Deadline (for us and Chicago) is Oct 18

Jim: Good faith effort to cut back on budget, but make sure that we have enough to deliver, small or larger cutback on on our part won't affect their bottom line significantly.

We've heard back from Petra, she's about to start tackling this again.

TODO: Paul: Follow up with Petra.

Paul: Heard back from John Deck, Semantic abstract accepted.

James: Two other abstracts got accepted.

Bob: Greg is looking for something on OA in his session.

Paul: Need to get current burndown figures.

Jim: Reminder: Please check with Mellisa before travel planning.

Tech

  • Kepler
    • Report: Summary of discussion on Friday: Lessons from metrics.

Revewed graphs of service request times.

Maureen: multiple potential causes to clustering, not enough data here to untangle.

Paul: Approach appears to be to QC records on addition/update, rather than on query, store resutls and return.

Bob: Some potental pitfalls to this approach, and TCNs are continually adding data.

Paul: QC based on correlations, e.g collector tracks being one of these.

    • Report: Date Validation (QC for core of taxon name, georeference, date collected).

Paul: Third leg of QC for TCN science goals.

Tianhong: Looked at Lei's code for date validation, raises some new requirements.

Paul: Two issues: Converting strings to dates/validating date formats.
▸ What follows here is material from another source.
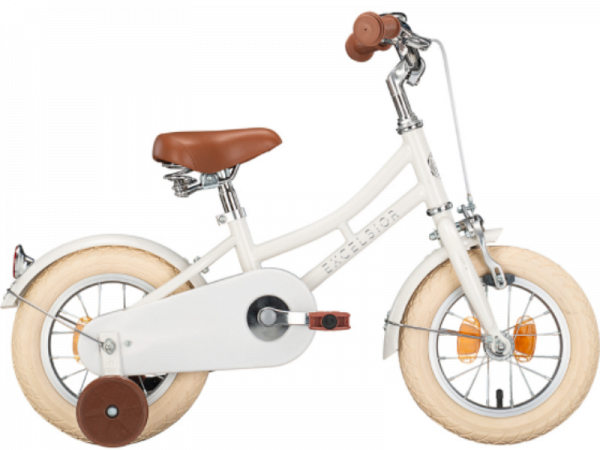 "Excelsior Little Mate 12"" White - Børnecykel - 2021"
Then testing to see if the dates are correct.

Chuck: 10/11/12 may have different requirements for validation.

Bob: Decoding strings into valid (or possible set of dates) is one (standard sort) of problem, validating dates against other data.

Chuck: Different users will have different needs of fussyness about date cleaning.

Paul: 10/11/12 nice case - ambiguous on its own (parse problem), may be able to pin down elements with comparison to other data, as with georeference.

Tianhong: Looking at a occurrence data set from FP3 (NEVP). James: Verbatim event date is the verbatim field.

Tianhong: The code that lei had was for each collector, then looking for outliers for that collector. Sven: What kind of outliers do we want to detect? Either the date is wrong, or the location is wrong.

Bob: Or the collector name is wrong. James: Comes down to solve with more data - flag problems that we can't solve and pass on to a human.

Bob: There may be a relatively small number of possibilities for correcting the issue - UI presenting choices.

TODO: James: Start making some specifications, and some real examples, put on wiki.

  • Report: W3C RDF Validation Workshop, report of FP participation.

Bob: David co-author on a paper the OA people graciously included us on. Also provided a bit more context. We mentioned in the slides that our biggest concern in validation is convincing OA to adopt our extensions, we want to make sure that any OA validation procedure is consistent with our validation mechanisms (when extended to something common). Workshop is going to propose a workshop for RDF validation (not syntax, but rule/procedures describing whether the RDF has some semantics). Looks like several years of work coming up there.

David: Our approach is similar to several others - SPARQL rules and preconditions, desire to have a common language for expressing rules. Current rule based validators only have parttial functional overlap.

  • SCAN TCN Support
    • Report: Deployment

David: Sanity check found determinaion pairs, with only one of pair in annotaition, need to check with Ed. Some annotations aren't created as preconditions aren't met (from determination transcriptions).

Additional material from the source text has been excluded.